Ali Mohsen al-Ahmar war im März 2011 mit der von ihm kommandierten Tankbrigade auf die Seite der Demonstranten getreten und hatte damit den ersten und entscheidenden Schritt zur Aufspaltung der jemenitischen Streitkräfte getan,welche nun durch eine Aussöhnung überwunden werden soll.
Die Untergebenen vor den Kommandanten
Dass die beiden Hauptantagonisten, der Sohn des Ex-Präsidenten und der wichtigste abtrünnige General, auf ihren Posten verblieben, liess erkennen, dass der neue Präsident graduell vorgehen wollte, indem er zuerst die wichtigsten Gefolgsleute beider Seiten entfernte.

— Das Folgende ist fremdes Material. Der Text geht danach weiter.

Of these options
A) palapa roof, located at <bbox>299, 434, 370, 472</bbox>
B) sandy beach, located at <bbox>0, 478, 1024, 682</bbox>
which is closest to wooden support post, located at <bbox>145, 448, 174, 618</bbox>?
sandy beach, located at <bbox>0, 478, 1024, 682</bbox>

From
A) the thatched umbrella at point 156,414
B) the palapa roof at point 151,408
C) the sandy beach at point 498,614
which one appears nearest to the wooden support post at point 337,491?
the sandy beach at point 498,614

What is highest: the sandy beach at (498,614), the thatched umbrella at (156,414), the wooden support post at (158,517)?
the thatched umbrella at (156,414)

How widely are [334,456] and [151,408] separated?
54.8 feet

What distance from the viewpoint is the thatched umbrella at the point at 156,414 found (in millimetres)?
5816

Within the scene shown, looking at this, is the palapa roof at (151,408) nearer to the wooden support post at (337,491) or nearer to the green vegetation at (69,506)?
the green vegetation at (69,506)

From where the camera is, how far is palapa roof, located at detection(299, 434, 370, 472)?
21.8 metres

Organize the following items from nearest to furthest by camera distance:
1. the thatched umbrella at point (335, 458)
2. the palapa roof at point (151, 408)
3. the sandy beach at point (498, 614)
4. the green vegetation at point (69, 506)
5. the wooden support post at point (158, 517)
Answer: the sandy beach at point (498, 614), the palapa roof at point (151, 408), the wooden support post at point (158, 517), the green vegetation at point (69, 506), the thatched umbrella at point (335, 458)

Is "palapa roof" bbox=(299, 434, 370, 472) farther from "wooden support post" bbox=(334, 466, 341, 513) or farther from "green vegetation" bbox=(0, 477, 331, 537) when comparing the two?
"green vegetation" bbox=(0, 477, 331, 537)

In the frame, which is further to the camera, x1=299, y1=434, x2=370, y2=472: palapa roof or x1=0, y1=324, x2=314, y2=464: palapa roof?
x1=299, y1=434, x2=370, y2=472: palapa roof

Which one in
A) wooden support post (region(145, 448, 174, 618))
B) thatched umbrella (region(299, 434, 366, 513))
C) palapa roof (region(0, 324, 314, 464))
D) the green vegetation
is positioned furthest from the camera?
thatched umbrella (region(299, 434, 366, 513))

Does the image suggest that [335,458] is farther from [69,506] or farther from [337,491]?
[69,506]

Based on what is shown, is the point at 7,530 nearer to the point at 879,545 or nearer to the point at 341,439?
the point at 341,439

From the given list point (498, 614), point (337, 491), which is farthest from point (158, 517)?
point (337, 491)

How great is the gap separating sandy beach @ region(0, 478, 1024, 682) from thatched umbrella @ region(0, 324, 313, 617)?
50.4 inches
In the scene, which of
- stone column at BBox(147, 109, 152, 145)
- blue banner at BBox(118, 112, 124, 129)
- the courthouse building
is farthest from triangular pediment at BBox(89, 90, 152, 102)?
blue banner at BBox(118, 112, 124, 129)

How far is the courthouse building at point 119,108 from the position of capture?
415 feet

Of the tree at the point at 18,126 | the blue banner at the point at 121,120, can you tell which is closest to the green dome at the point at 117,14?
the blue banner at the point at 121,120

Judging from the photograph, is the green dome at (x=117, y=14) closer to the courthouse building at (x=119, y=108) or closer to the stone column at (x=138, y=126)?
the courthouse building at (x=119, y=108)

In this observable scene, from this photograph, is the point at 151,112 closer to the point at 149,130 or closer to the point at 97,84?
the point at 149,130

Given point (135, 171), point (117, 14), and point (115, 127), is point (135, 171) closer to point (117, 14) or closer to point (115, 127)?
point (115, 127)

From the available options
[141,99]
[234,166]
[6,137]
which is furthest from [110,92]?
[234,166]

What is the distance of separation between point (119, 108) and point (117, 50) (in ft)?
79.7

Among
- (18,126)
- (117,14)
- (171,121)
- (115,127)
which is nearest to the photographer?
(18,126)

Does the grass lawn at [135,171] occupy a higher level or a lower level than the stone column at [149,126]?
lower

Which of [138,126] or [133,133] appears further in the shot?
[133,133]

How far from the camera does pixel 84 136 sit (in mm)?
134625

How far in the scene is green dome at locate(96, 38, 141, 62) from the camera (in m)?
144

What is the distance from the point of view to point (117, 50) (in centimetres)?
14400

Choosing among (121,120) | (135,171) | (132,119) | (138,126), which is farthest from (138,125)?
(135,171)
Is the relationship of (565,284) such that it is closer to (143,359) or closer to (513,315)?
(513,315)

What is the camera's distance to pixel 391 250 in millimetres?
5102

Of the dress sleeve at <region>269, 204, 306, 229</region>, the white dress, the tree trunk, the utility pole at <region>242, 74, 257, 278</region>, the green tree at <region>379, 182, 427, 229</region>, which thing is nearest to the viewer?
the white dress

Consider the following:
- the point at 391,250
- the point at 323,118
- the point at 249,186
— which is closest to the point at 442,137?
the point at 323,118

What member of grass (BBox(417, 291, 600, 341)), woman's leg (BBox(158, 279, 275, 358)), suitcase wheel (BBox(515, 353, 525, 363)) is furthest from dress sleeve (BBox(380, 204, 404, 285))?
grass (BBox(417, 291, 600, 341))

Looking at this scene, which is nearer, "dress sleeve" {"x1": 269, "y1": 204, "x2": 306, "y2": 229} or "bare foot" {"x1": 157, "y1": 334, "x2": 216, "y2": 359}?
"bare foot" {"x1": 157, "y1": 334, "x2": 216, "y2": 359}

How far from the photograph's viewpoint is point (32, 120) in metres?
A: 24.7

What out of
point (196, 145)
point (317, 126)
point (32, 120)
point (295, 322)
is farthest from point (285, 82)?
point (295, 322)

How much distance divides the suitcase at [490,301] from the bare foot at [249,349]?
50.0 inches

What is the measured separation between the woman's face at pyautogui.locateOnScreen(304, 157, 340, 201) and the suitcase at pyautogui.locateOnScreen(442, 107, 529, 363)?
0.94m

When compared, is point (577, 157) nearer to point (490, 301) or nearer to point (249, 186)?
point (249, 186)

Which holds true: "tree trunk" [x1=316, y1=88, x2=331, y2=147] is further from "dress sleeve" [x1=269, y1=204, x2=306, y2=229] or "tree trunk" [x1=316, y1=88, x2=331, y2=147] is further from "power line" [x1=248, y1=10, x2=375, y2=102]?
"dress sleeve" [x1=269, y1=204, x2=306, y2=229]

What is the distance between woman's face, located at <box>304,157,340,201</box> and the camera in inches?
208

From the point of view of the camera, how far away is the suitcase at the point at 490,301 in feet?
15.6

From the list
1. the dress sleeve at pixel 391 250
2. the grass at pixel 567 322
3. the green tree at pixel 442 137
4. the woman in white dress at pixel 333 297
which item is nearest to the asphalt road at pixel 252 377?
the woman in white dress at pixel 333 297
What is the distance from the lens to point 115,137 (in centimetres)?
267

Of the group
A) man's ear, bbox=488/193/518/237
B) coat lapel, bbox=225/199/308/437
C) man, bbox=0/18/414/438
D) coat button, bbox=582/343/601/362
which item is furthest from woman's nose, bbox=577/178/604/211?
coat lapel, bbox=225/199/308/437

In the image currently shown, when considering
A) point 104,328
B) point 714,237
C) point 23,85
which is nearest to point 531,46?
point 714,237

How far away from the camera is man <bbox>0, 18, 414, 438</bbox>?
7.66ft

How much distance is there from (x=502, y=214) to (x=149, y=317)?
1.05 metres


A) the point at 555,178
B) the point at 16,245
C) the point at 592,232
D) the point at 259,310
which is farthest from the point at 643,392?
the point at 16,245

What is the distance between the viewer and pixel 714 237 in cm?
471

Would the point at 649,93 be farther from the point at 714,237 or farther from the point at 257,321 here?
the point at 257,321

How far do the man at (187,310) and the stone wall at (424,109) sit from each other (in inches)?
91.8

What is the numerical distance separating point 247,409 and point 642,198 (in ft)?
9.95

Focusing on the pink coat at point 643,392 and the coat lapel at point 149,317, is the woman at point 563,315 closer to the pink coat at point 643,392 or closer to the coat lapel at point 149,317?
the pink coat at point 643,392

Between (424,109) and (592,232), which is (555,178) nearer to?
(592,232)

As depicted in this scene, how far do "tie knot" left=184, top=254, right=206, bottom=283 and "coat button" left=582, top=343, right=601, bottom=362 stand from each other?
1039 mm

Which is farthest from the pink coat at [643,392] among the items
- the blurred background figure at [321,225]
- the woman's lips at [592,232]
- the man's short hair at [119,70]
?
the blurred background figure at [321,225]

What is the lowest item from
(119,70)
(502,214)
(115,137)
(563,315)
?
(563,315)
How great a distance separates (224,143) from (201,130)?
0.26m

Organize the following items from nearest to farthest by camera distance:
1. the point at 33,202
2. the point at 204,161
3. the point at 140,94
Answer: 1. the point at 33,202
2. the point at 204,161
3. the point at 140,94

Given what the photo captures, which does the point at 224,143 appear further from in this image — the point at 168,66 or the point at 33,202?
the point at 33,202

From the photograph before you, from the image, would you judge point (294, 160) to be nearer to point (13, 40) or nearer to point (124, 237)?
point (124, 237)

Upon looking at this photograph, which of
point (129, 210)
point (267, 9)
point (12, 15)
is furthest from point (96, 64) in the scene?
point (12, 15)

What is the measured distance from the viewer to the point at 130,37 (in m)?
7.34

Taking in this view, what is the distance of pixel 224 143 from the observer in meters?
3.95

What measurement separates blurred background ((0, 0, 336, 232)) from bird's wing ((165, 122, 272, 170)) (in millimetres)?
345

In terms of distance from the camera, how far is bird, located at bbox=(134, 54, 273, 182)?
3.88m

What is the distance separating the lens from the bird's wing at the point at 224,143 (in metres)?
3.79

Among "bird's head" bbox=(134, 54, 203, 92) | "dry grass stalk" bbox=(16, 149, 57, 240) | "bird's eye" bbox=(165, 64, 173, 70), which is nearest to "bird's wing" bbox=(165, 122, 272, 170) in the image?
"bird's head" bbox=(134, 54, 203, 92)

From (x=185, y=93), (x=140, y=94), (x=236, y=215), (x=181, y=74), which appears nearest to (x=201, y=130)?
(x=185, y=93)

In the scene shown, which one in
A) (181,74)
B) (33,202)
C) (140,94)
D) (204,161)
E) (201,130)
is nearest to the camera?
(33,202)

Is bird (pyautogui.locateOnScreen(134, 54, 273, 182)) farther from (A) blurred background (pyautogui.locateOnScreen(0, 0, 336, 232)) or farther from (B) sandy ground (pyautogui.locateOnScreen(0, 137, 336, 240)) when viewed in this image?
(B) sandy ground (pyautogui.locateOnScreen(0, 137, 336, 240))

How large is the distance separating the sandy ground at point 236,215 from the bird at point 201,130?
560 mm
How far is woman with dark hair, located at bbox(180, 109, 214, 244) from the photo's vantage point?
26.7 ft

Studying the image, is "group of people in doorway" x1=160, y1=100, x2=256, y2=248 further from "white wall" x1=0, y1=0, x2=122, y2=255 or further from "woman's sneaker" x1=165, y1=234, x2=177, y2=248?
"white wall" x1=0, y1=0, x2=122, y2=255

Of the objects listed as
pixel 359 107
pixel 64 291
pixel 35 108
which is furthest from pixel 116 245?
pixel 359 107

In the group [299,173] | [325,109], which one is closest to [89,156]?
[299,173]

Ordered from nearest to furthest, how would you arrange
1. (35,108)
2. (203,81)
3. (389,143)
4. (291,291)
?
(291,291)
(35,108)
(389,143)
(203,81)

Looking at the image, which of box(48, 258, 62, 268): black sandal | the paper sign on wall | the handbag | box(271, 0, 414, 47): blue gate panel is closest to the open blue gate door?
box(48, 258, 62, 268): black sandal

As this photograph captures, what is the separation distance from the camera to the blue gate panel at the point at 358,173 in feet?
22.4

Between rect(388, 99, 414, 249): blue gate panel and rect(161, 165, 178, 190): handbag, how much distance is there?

Das geschah gewiss in der Hoffnung, dass die Führungspersonen dadurch geschwächt würden, so dass mit der Zeit auch ihre Entfernung möglich werde.
Dass der neue Präsident in der Tat vorsichtig vorgehen muss, zeigte die Folge. Gerüchte und Hintergrundberichte gingen um, nach denen die abgesetzten Generäle und Brigadiere darüber verhandelten, ob sie wirklich gehen würden. Um zurückzutreten, forderten sie, dass auch ihre Gegner abträten, politische sowie militärische Widersacher. Diese Lage zog sich hin, und die Gerüchte wurden dadurch bestätigt, das der amerikanische Botschafter in Jemen, Gerald Feinstein, am 25. April, gute zwei Wochen nach der Entlassungsmeldung, öffentlich warnte, wenn die Armeeoffiziere dem neuen Präsidenten nicht gehorchen wollten, könnte sich die internationale Gemeinschaft veranlasst sehen, Massnahmen zu ergreifen.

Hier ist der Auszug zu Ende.